Добавим: глобальная ответственность за страну – далеко не единственная забота русского творчества. Смысл бытия, нравственное и этическое совершенствование, непреодолимость разрыва между господствующей моралью и индивидуальными устремлениями, вседозволенность и бессмертие души, гармония мира и сострадание… – такова еще одна составляющая нашего искусства. Кто только способен понять, где кончается одно и начинается другое, кто преступает, а кто наказывает? Вот и мучается, и сомневается, и путается русский художник, более задаваясь вопросами, нежели находя на них ответы. До западных ли тут прорывов к «бесконечной творческой раскрепощенности» и поиску радикальных структур и семантик?

Самая же степень свободы русского, а позже и советского художника определялась в основном не новациями и экспериментами в сфере художественного языка и мышления, а его отстраненностью, независимостью и даже противоборством режиму и режимным идеологическим доктринам. В этом плане показательно сравнение творческого пути Достоевского и Бодлера. Оба начинали как яркие художники андеграундного толка, отторгающие своим искусством господствующие в обществе приоритеты и ценности, оба принимали участие в борьбе с режимом – Бодлер в сражениях Июньской революции, а Достоевский за свои политические убеждения, как известно, был приговорен к смерти и в последний момент помилован. Только если Бодлер после недолгого революционного порыва всю оставшуюся жизнь занимался проблемами «чистой» литературы, то Федор Михайлович по-прежнему большую часть своего творчества посвятил вопросам русского общества, русской религиозности, русского политического обустройства, социальной несправедливости, униженности и забитости русского человека.

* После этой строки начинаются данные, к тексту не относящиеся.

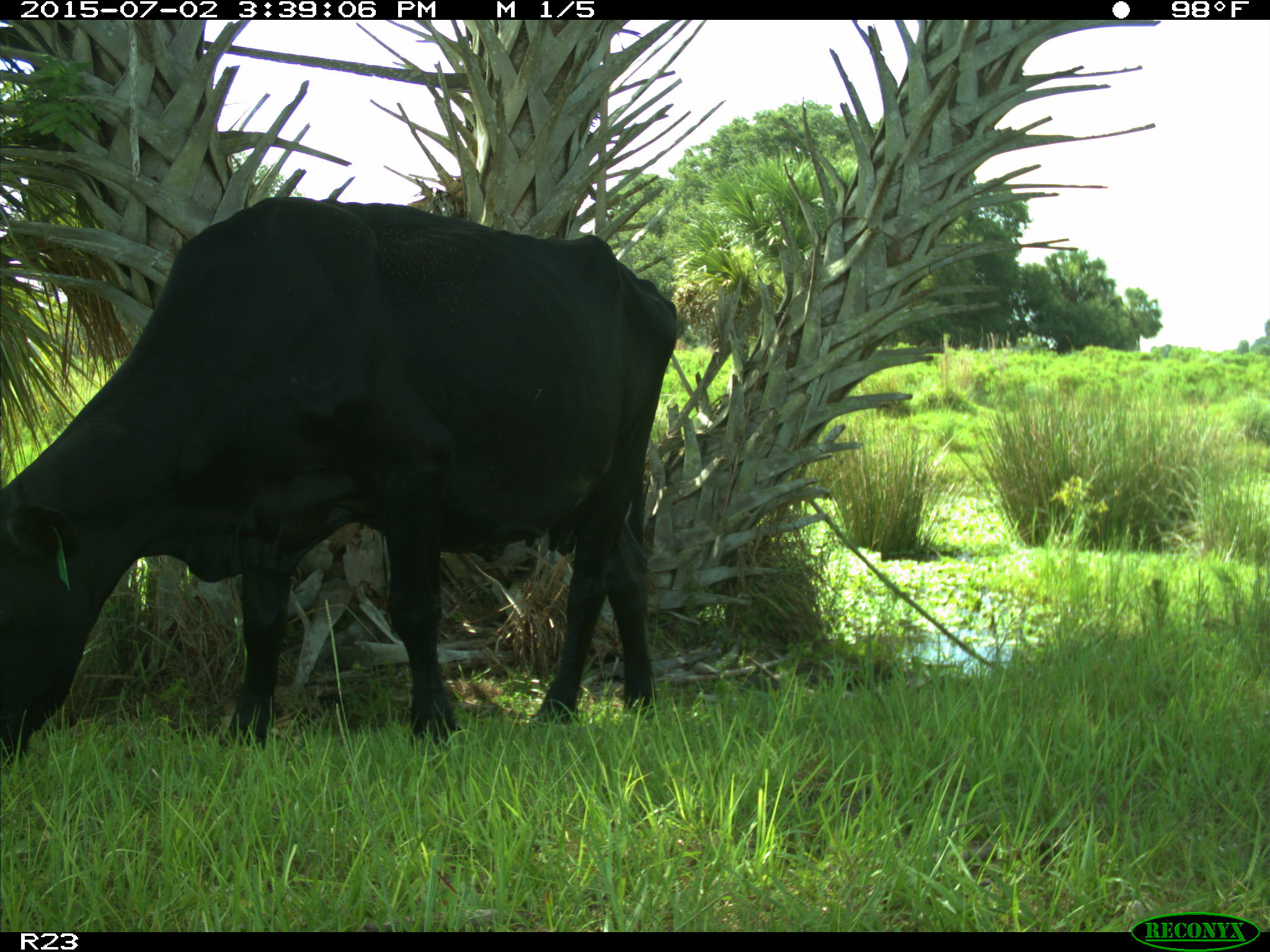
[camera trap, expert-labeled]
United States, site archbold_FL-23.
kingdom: Animalia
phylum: Chordata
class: Mammalia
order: Artiodactyla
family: Bovidae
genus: Bos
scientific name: Bos taurus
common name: domestic cow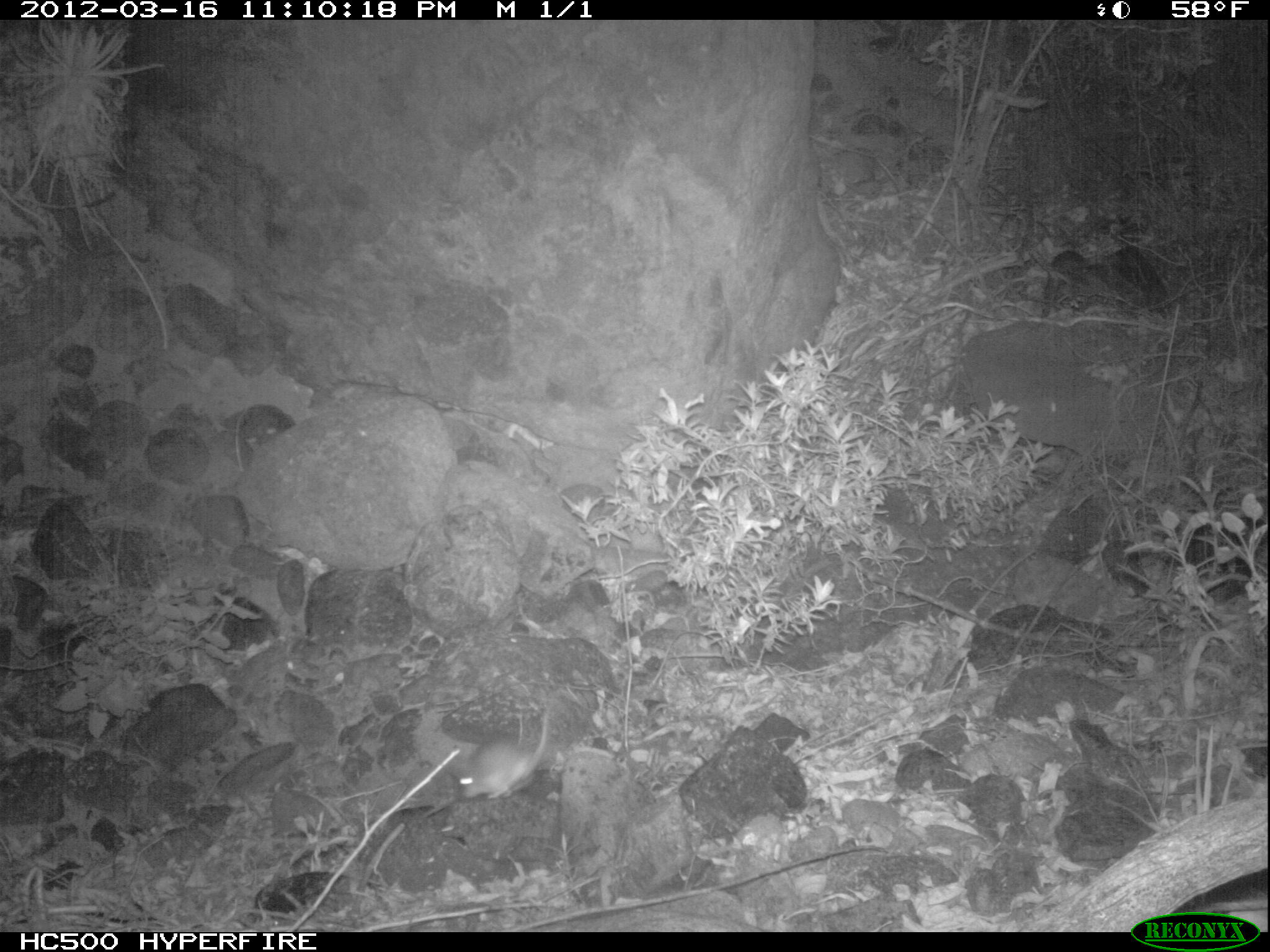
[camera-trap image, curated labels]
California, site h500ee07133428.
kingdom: Animalia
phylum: Chordata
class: Mammalia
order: Rodentia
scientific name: Rodentia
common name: rodent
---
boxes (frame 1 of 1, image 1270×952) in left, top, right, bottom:
rodent: 456, 711, 549, 800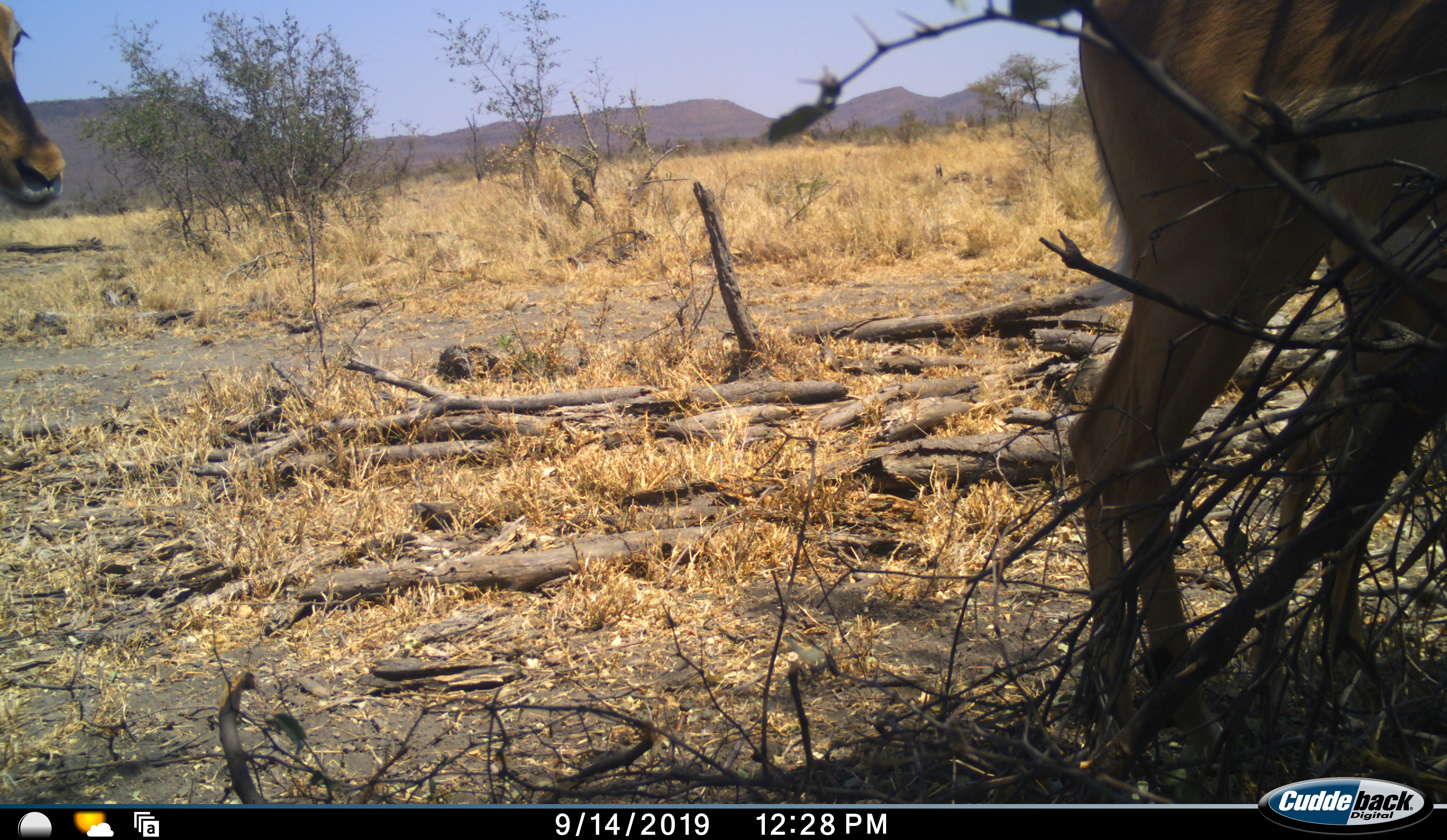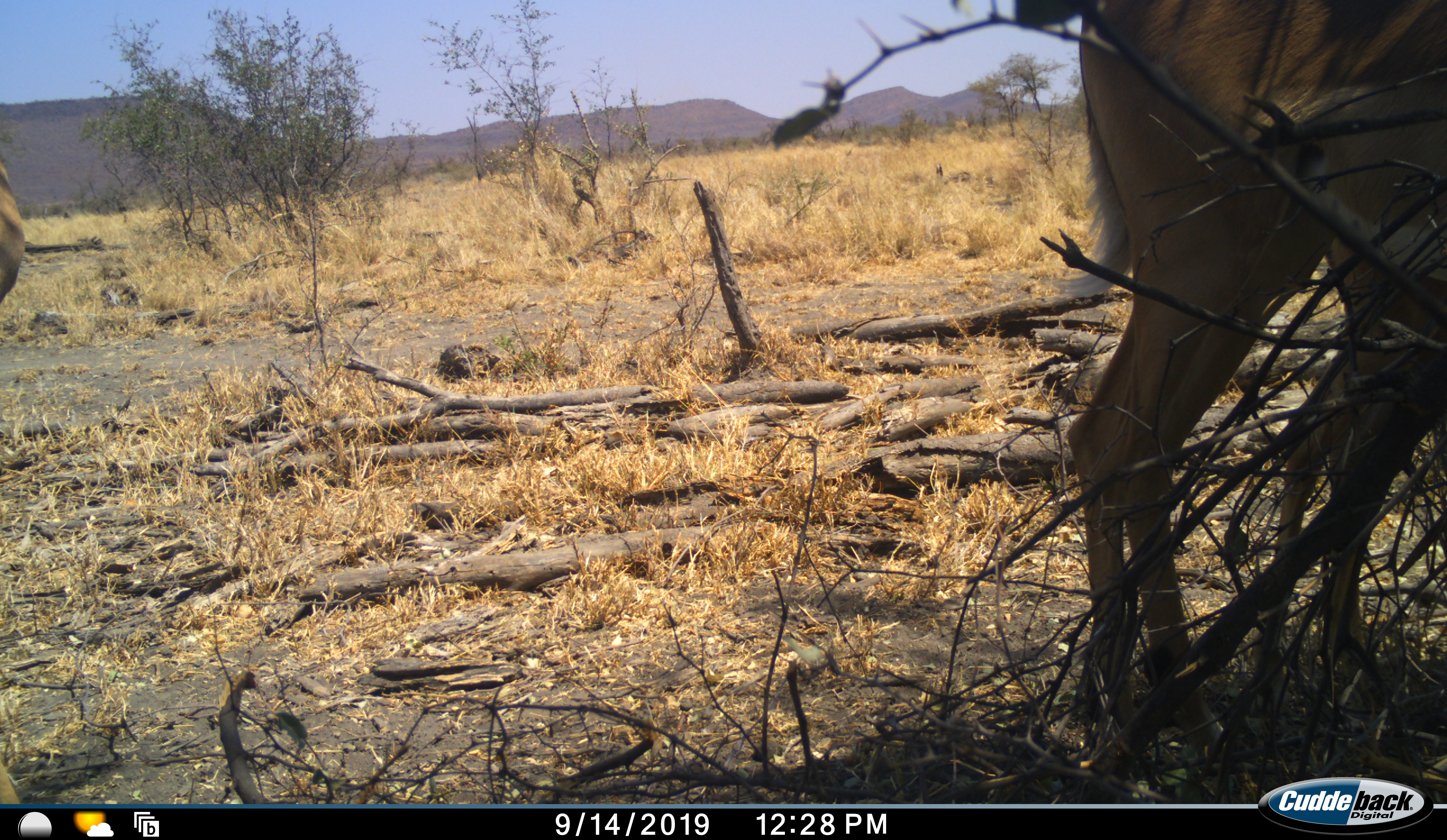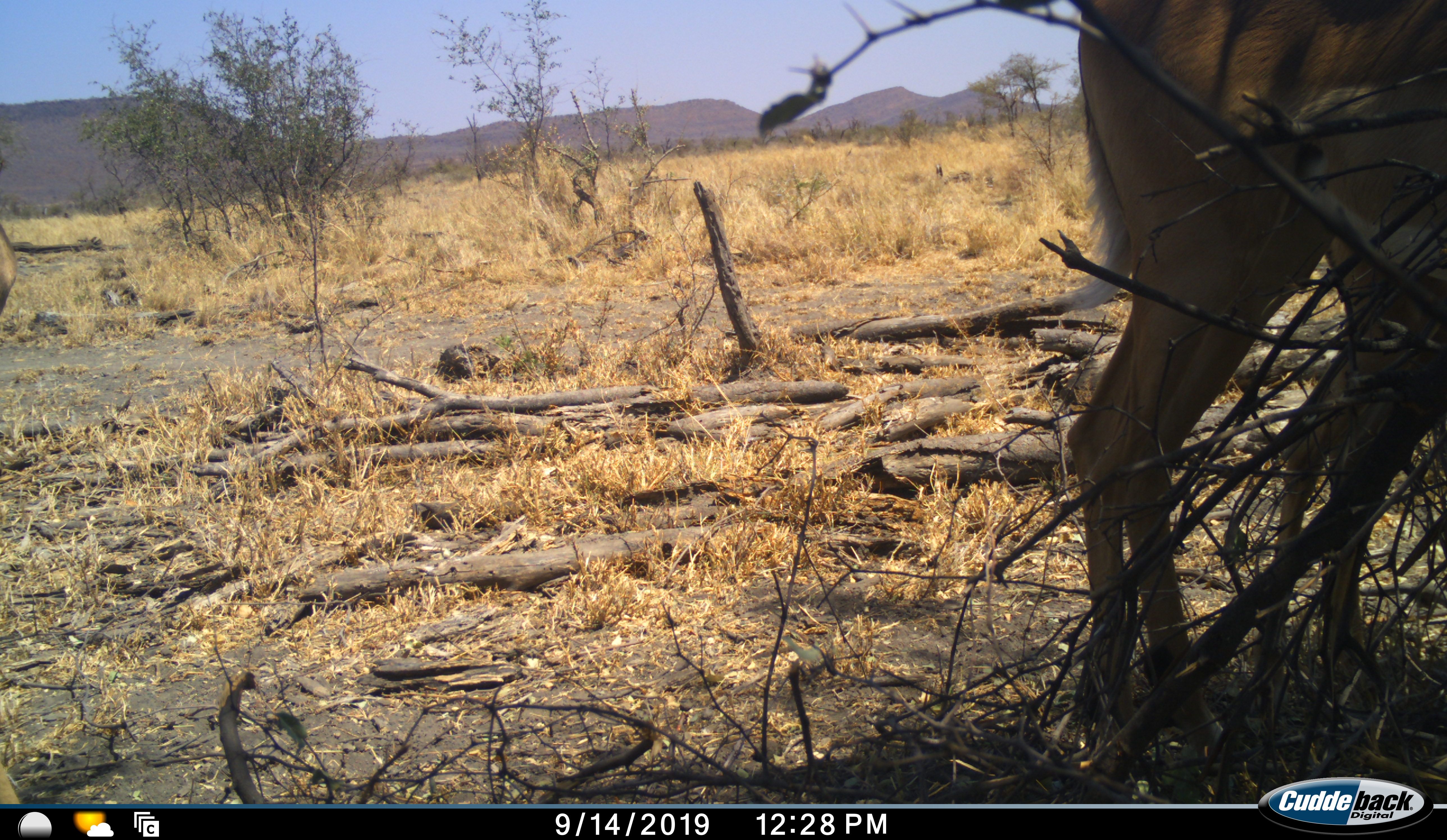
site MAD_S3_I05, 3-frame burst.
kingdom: Animalia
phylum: Chordata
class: Mammalia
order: Artiodactyla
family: Bovidae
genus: Aepyceros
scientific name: Aepyceros melampus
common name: impala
Impala (Aepyceros melampus), count 2. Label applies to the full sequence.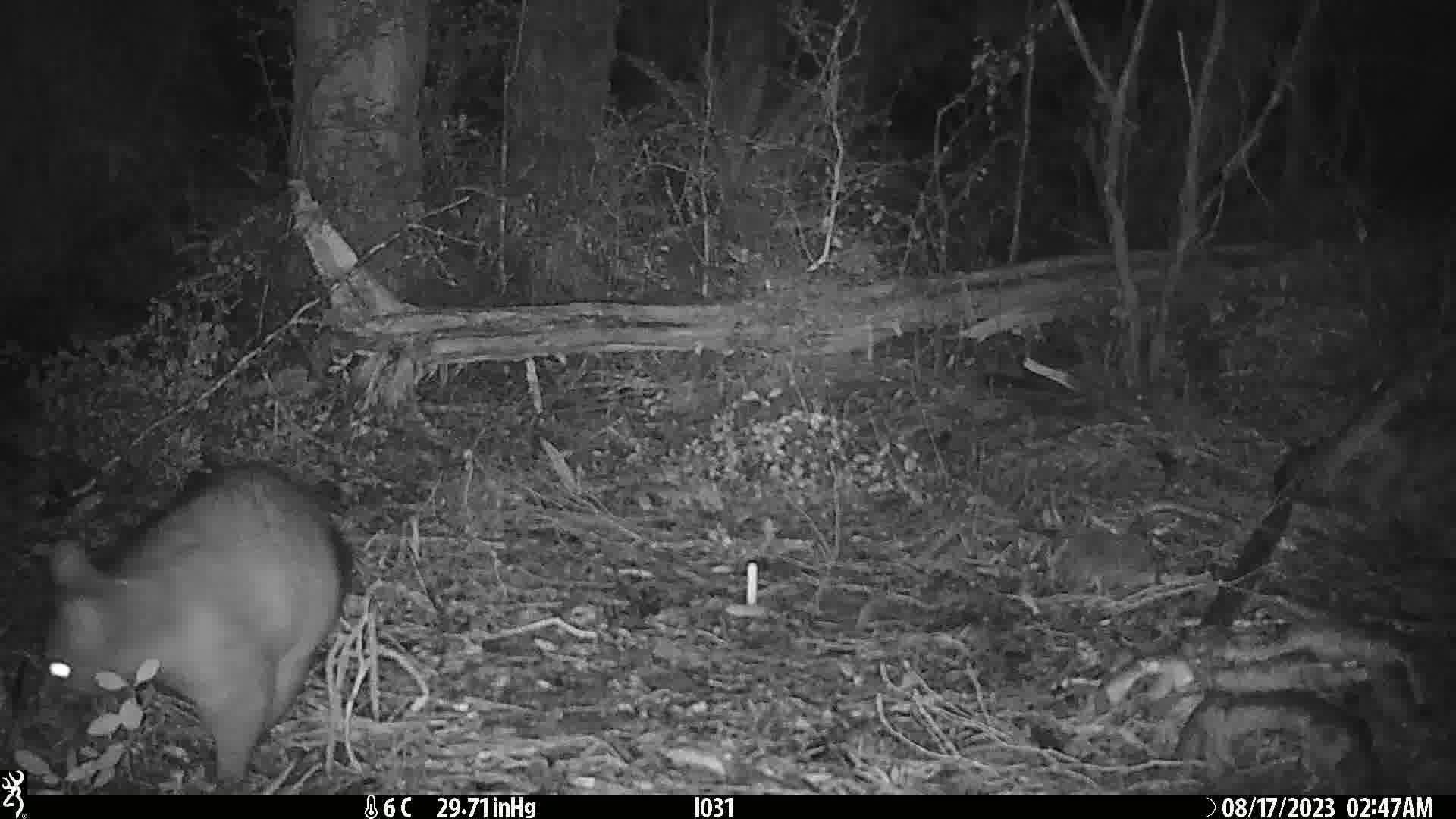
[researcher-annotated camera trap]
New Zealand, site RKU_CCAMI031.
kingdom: Animalia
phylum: Chordata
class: Mammalia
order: Diprotodontia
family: Phalangeridae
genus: Trichosurus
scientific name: Trichosurus vulpecula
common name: common brushtail possum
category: possum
Possum (common brushtail possum) (Trichosurus vulpecula).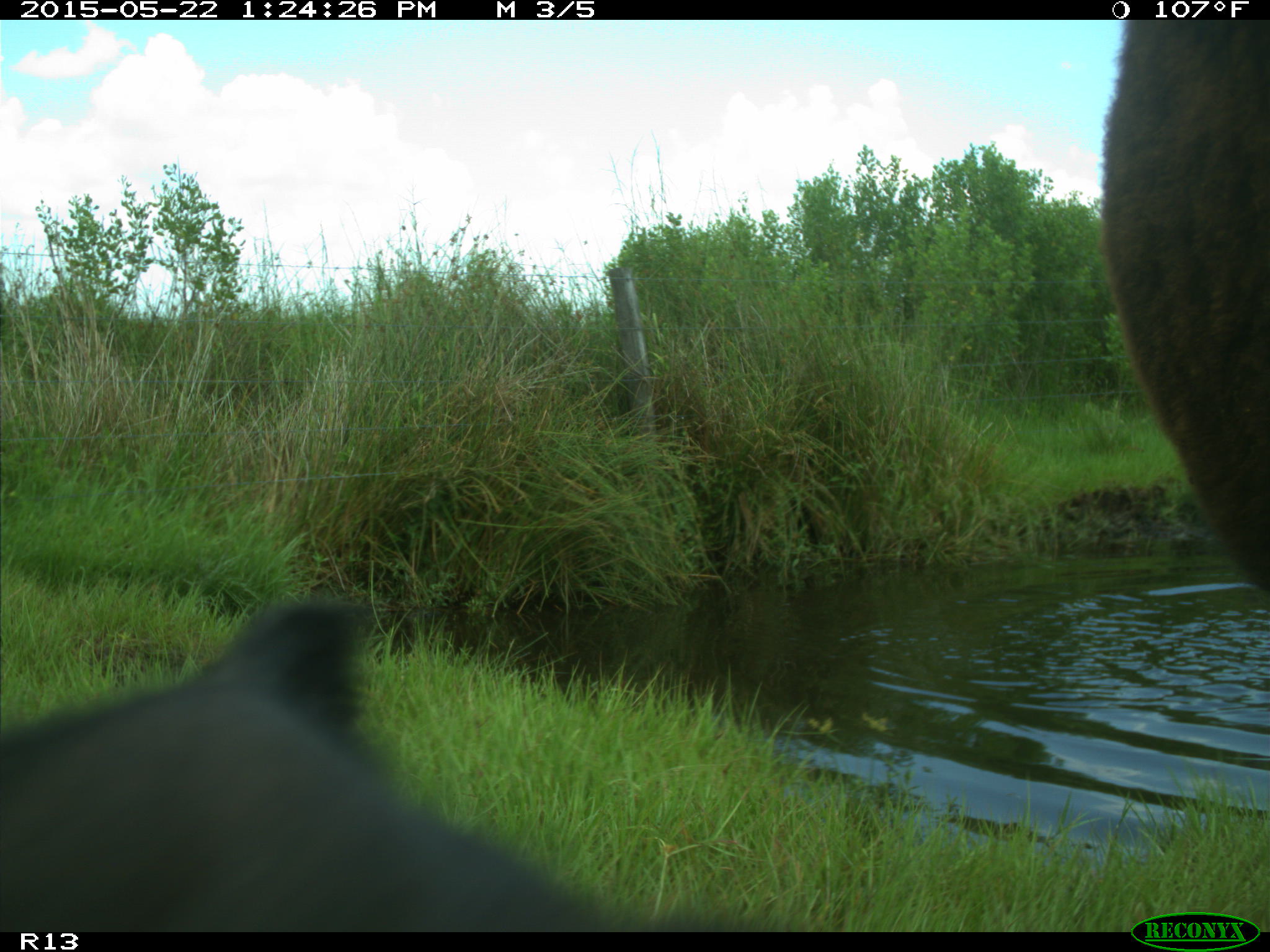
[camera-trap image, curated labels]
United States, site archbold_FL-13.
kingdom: Animalia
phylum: Chordata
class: Mammalia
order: Artiodactyla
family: Bovidae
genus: Bos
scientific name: Bos taurus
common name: domestic cow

Тем удивительнее, а по мне – так и просто невероятнее, что к началу ХХ века в русском искусстве именно под воздействием западного авангарда происходит определенная переоценка ценностей. Так, на второй план отодвигается социальная ориентация отечественной традиции и гораздо глубже и острее заявляет о себе чисто художественная проблематика. Культурологическая идея очередного переустройства России уступает место модернистской концепции: искусство более реально, чем сама реальность. Новым смыслом как западного, так и российского творчества в начале ХХ века становится новаторское расширение и насыщение внутреннего пространства; его новой парадигмой – естественность и стихийность в противовес заидеологизированности и искусственности. Лицо современного «русского» времени определяют Скрябин, Прокофьев, Филонов, Хлебников, Бальмонт. Кандинский и Малевич возглавляют европейское направление абстракционизма и супрематизма. Стравинский на десятилетия вперед предвосхищает развитие полиритмии, полиметрии и инструментовки.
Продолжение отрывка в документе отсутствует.